А началось это с того, что, измучась неотвязной думой о возврате в Кыж, переполненный обидой и напрасными ожиданиями, Пашка всё же заговорил.
Заговорил не на уроке, не с учительницей Гулей, а зашептался в одну из переменок с тем самым Стёпой Калинушкиным, соседом по парте.
В одну из переменок после звонка Пашка вдруг увидел: Стёпа так же, как он сам, отстранился от шумной в коридоре детской толпы, тихо, одиноко встал у подоконника. За окном на голой тополиной ветке жмётся, ерошится на ветру воробьишко. Невзрачный такой воробьишко — городской, чумазенький.
И Пашка тоже к стеклу присунулся и вот тут быстро, вкось глянул на Стёпу и — шепнул:
— А у меня в Кыжу есть чиж. Его зовут Юлька. Вылитый артист. Певучий-распевучий и почти говорящий… Он живёт теперь при бабушке.

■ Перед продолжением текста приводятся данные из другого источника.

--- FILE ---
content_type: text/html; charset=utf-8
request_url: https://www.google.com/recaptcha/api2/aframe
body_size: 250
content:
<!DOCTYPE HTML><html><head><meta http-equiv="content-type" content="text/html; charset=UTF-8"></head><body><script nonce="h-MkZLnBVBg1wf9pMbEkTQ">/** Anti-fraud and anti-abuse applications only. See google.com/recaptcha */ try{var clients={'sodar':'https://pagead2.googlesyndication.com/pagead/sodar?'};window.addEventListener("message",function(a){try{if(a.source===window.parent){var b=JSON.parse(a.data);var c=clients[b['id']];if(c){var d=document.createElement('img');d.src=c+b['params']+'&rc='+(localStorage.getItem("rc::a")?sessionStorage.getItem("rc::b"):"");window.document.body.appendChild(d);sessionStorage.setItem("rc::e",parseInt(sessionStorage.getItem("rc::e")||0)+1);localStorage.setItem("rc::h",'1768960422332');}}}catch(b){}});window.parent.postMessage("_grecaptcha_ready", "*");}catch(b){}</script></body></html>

Пашкиной внезапной разговорчивости Стёпа сперва удивился.
Он удивился, ничего в первую минуту не ответил. Только метнул на Пашку тоже быстрый взгляд.
Потом подумал, не удержал короткий вздох, да и сам зашептал:
— А у меня никто нигде ни при ком не живёт… Меня сюда привезли со всеми нашими ребятами из детского дома, из села Балабанова. Но в детском доме, в угловом сарайчике, были куры, были даже цыплята. Жёлтые, и такие, знаешь, тё-опленькие. Мы их любили из рук кормить. Подставишь ладошку с крошками, а они к тебе по твоим пальцам карабкаются и в ладошку: тюки-тюк-тюк!